A previous study showed that the SARS-CoV-2 virus can remain viable in aerosols for 3 h as well as being detected for up to 72 h on plastic and stainless steel surfaces (van Doremalen et al., 2020). An experimental study also showed that the virus could remain highly stable in a favorable environment (Chin et al., 2020). In addition, an investigation of airborne common cold viruses showed that some airborne viruses, such as influenza, can survive and remain stable in the relative humidity range that is suitable for humans (Niazi et al., 2021). However, we found that SARS-CoV-2 RNA could be continuously detected on a wet ceramic material for several days and even up to 28 days. The persistence of the virus was related to the wetness and texture of the contaminated surface. To the best of our knowledge, this is the first study to demonstrate the sustained detection of SARS-CoV-2 RNA on environmental surfaces under actual working conditions. Yao et al. elucidated the natural structure and assembly mechanism of the novel coronavirus complex, which are important for the long-term survival of the SARS-CoV-2 virus in the external environment (Yao et al., 2020). The viability of the desiccated virus is affected by a variety of environmental conditions and parameters, such as the temperature, humidity, pH, and surface type (Firquet et al., 2015). In particular, the humidity as the amount of water in the ambient air is a strong determinant of the spread of other viruses in the environment (Wolkoff, 2018). An experimental study showed that human rhinoviruses have different survival rates in aerosols under different relative humidity levels (Niazi et al., 2021). Most viruses spread by the fecal–oral route are highly resistant to exposure to water, which may support our finding that SARS-CoV-2 RNA could persist for a long time on wet surfaces, such as hand sinks and floor drains.

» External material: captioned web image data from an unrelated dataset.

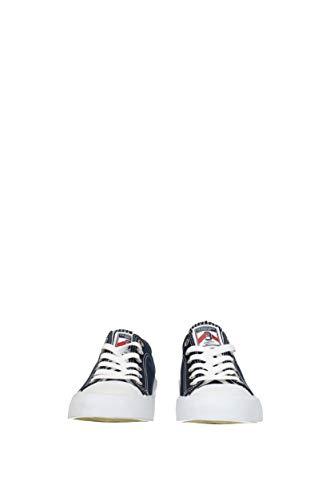 s Sneakers S U Polo U SdBgnxq7g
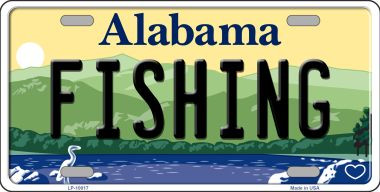 Fishing alabama background wholesale metal novelty license for Alabama non resident fishing license
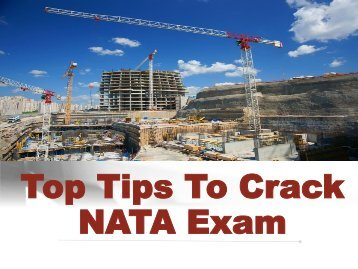 Top Tips To Crack NATA Exam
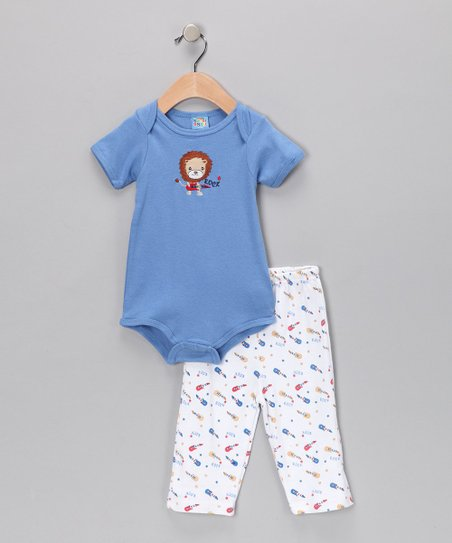 Blue Lion Bodysuit & Pants - Infant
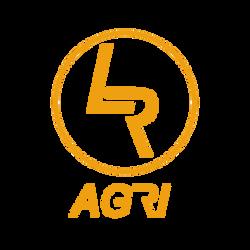 Logo LR - AGRI (Light)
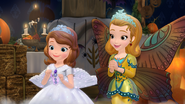 Princess-Butterfly
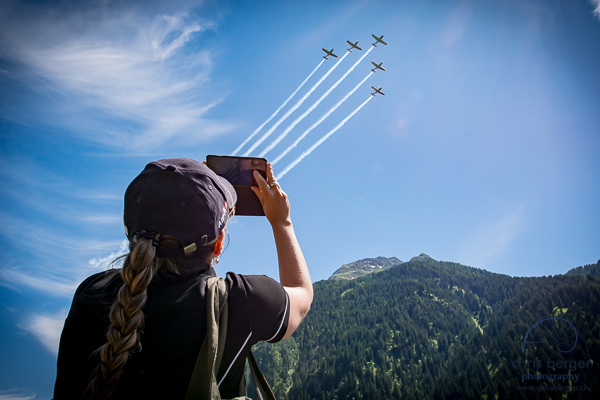 20150626-oris-ambri-fly-in-1345-chris-berger-photography-blog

Several studies detected SARS-CoV-2 RNA in feces and sewage (Amirian, 2020, Chen et al., 2020, Xing et al., 2020), and others found infectious coronavirus particles in feces (Pan et al., 2020, Wang et al., 2020). Thus, exposure to untreated sewage or waste water might be a potential infection risk for people. Moreover, the sewage from toilets, sinks, and floor drains is discharged into municipal sewage treatment systems, and previous studies have detected SARS-CoV-2 RNA in untreated or treated wastewater (Ahmed et al., 2020, Haramoto et al., 2020, Randazzo et al., 2020, Wu et al., 2020). Our findings indicate that the long-term residual presence of virus in wastewater may represent a hidden danger if disinfection is not sufficiently thorough. Therefore, we suggest the implementation of devices to ensure the continuous disinfection of sewage discharge equipment in quarantine rooms, including hand sinks, toilets, and floor drains.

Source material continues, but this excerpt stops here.